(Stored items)
^^^^^^^^^^^^^^^^

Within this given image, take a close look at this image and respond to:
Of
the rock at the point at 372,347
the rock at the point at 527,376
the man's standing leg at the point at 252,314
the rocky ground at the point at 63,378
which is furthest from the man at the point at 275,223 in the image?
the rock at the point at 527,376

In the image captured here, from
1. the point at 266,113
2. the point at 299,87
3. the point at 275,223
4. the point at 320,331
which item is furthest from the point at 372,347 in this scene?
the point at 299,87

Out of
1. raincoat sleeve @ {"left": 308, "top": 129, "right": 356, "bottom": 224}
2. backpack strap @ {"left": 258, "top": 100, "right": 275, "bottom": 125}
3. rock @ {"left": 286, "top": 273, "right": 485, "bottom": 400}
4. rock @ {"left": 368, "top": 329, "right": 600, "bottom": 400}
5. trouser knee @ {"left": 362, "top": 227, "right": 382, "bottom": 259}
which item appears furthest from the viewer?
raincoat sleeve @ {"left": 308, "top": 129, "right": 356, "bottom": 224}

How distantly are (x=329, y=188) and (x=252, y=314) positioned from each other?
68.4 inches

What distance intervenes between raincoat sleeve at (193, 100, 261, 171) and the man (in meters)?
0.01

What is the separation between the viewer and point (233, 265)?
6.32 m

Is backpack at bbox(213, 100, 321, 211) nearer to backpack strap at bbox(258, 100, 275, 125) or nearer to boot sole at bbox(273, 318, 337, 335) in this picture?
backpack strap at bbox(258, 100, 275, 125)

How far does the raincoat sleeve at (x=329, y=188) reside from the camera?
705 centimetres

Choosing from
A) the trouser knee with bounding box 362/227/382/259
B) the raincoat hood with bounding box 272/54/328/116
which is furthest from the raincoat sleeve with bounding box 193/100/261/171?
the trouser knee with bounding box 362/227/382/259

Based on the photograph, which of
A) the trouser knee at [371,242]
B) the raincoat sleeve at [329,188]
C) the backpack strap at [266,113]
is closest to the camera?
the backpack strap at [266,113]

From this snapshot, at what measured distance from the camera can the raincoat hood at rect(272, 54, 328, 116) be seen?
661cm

^^^^^^^^^^^^^^^^

:: Work to complete ::
Reproduce the data above verbatim, from the line containing "Based on the photograph, which of" through the end of the data, including both of those lines.

:: Written solution ::
Based on the photograph, which of
A) the trouser knee at [371,242]
B) the raincoat sleeve at [329,188]
C) the backpack strap at [266,113]
is closest to the camera?
the backpack strap at [266,113]

From this snapshot, at what measured distance from the camera can the raincoat hood at rect(272, 54, 328, 116) be seen?
661cm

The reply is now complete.